La pietra dello scandalo
Venerio Orlandi
(da "Il giovanetto filologo", Zanichelli, Bologna)
E poi venitemi a dire che
"Declina il mondo e
peggiorando invecchia!"
Adesso, a un disgraziato che siasi
ingolfato nei debiti fino agli occhi e non abbia modo di pagarli, nessuno
può torcere un capello; la sua miseria è sacra ed inviolabile, anche
quando sia figlia naturale de' vizi e della scioperaggine di lui! Ma non
andò sempre così. Pochi anni addietro esso era imprigionabile: il
creditore di una somma non minore di lire cinquecento poteva benissimo
mandare il suo debitore in gattabuia, dove però aveva obbligo di spesarlo
di tutto punto: sicchè, male malanno e uscio addosso!
Assai diversamente procedevano le cose nell'antica Roma verso gli ultimi
anni della Repubblica; quell'infelice, se voleva liberarsi da molti
fastidi e dalla persecuzione de' suoi creditori, era costretto andare a
sedersi sopra una pietra che sorgeva all'ingresso del Campidoglio e da lì
gridare a loro altamente: vi cedo i miei beni.

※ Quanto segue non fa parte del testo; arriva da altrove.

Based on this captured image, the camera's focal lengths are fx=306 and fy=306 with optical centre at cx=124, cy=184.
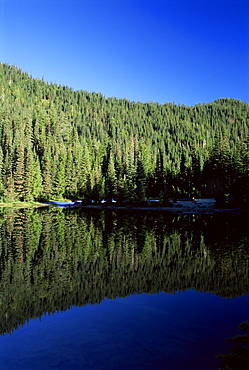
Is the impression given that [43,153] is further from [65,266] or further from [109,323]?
[109,323]

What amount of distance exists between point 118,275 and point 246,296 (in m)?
7.41

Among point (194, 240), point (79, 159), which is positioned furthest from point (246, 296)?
point (79, 159)

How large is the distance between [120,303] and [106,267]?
567 cm

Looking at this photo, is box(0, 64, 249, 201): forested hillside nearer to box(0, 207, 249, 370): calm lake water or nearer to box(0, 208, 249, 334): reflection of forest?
box(0, 208, 249, 334): reflection of forest

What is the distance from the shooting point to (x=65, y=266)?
819 inches

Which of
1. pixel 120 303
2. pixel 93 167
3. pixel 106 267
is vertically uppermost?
pixel 93 167

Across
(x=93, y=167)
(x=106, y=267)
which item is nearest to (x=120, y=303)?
(x=106, y=267)

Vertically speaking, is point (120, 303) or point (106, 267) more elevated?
point (106, 267)

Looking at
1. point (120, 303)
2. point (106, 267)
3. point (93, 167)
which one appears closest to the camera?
point (120, 303)

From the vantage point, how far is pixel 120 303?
15.0m

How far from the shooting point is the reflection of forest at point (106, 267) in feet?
50.8

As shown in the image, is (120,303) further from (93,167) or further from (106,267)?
(93,167)

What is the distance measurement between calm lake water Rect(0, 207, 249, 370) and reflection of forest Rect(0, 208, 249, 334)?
0.20 ft

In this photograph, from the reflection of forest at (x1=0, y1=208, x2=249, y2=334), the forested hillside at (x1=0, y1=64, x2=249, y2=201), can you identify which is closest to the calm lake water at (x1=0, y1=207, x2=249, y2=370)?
the reflection of forest at (x1=0, y1=208, x2=249, y2=334)
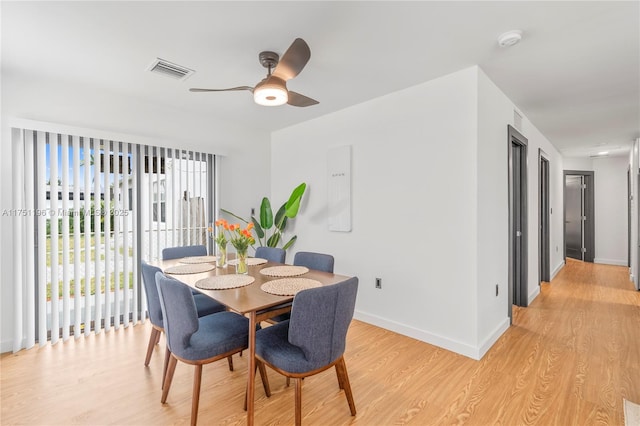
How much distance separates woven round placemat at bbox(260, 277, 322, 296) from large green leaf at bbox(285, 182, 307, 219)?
1.93 metres

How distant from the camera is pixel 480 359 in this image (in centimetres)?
251

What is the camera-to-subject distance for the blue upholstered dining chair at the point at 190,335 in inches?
65.4

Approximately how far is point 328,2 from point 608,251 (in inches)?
318

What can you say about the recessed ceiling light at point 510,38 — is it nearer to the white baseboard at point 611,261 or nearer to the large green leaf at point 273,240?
the large green leaf at point 273,240

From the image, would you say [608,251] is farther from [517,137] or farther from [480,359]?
[480,359]

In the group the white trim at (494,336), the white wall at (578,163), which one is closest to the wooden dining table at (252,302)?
the white trim at (494,336)

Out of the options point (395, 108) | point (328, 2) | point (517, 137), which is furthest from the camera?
point (517, 137)

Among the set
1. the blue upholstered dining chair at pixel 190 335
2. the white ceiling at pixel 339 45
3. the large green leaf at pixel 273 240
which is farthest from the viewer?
the large green leaf at pixel 273 240

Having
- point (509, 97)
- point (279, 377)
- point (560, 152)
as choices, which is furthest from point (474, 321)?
point (560, 152)

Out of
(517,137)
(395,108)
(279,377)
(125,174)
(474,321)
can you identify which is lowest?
(279,377)

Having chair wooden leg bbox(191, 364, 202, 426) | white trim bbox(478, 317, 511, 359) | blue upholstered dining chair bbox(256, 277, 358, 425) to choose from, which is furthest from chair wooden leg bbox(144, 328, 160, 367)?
white trim bbox(478, 317, 511, 359)

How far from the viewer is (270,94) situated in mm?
2051

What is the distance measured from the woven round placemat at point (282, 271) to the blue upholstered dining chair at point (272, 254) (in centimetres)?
41

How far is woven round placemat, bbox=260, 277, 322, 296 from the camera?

Dopo ciò a niuno era più
lecito di molestarlo
Quella si chiamava la pietra dello scandalo, perché li dimostrava
debitori insolvibili: i quali erano da quell'atto disonorati e perdevano
la facoltà di far testamento e persino di testimoniare in giudizio.
Eppure questo era nulla a petto di quanto veniva fissato per essi nelle
leggi romane più antiche. Le quali ponevano il debitore, che non avesse
entro il termine stabilito soddisfatto il creditore, in piena balia di
costui, che poteva bastonarlo, venderlo, ucciderlo.
Voi, giovinetti, direte: tu sei la pietra dello scandalo a chi dia altrui
malo esempio colle parole e colle opere, e starete lontani da lui: che,
come sapete, basta una pera fradicia a infradiciare tutte le buone!